Data assimilation of observational data into full atmospheric states is essential for weather forecast model initialization. Recently, methods for deep generative data assimilation have been proposed which allow for using new input data without retraining the model. They could also dramatically accelerate the costly data assimilation process used in operational regional weather models. Here, in a central US testbed, we demonstrate the viability of score-based data assimilation in the context of realistically complex km-scale weather. We train an unconditional diffusion model to generate snapshots of a state-of-the-art km-scale analysis product, the High Resolution Rapid Refresh. Then, using score-based data assimilation to incorporate sparse weather station data, the model produces maps of precipitation and surface winds. The generated fields display physically plausible structures, such as gust fronts, and sensitivity tests confirm learnt physics through multivariate relationships. Preliminary skill analysis shows the approach already outperforms a naive baseline of the High-Resolution Rapid Refresh system itself. By incorporating observations from 40 weather stations, 10% lower RMSEs on left-out stations are attained. Despite some lingering imperfections such as insufficiently disperse ensemble DA estimates, we find the results overall an encouraging proof of concept, and the first at km-scale. It is a ripe time to explore extensions that combine increasingly ambitious regional state generators with an increasing set of in situ, ground-based, and satellite remote sensing data streams.
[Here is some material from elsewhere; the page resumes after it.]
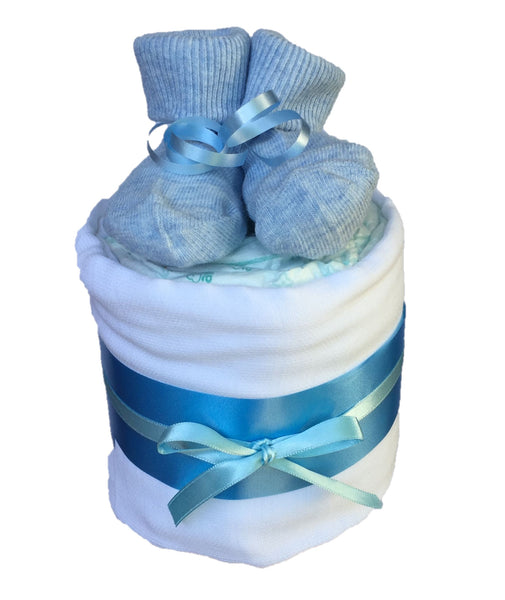 Baby Nappy Cake - Blue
AI's Potential and Limitations in Transforming Climate Modeling and Prediction

Tapio Schneider

Theodore Y. Wu Professor of Environmental Science and Engineering
California Institute of Technology, Environmental Science and Engineering

While climate change is certain, precisely how climate will change is less clear, necessitating transformative advancements in climate modeling and prediction. This talk will explore how AI can be leveraged to integrate diverse data sources into climate models, including high-resolution simulations, laboratory measurements, and statistics of weather data. I will address both the limitations of learning holistically from weather data and the opportunities to learn process-level information from diverse data. By combining AI with physical process knowledge, we can achieve substantial improvements in the accuracy of simulations of critical yet uncertain processes, such as those governing cloud formation and behavior. This synergistic approach, uniting AI tools with domain expertise, promises transformative breakthroughs in climate modeling and prediction, empowering us to make more informed decisions in the face of climate change.
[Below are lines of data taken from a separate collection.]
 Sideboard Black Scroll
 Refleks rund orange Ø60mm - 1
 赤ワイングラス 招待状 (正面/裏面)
Novel Approaches to Constrain Next Generation High-resolution Climate Models

Philip Stier

Director of Intelligent Earth
Department of Physics, University of Oxford

A new generation of high-resolution climate models is emerging. These models explicitly resolve the coupling between clouds and circulation as well as convective cloud dynamics that must be parameterised in traditional climate models. The simulated atmospheric structures can "look" virtually indistinguishable from satellite observations. But how good are these models really?
In this presentation we postulate that traditional approaches for climate model evaluation, generally based on observations highly aggregated in space and time, provide necessary constraints – but exploit only a small fraction of the information content available. This is because the spatio-temporal evolution of the atmosphere, encoding much of the underlying physics, is neglected. We will introduce novel spatio-temporal evaluation approaches combining more traditional methods, such as multi-fractal analysis and cloud tracking, with ML/AI methods, such as the analysis of clouds in latent spaces, encoding atmospheric data using computer vision methods in lower dimensional embedded spaces in which distance represents similarity. To demonstrate the potential to constrain the next generation of high-resolution climate models, we apply our methods to results from the DYAMOND global km-scale model intercomparison and geostationary satellite datasets at matching resolution.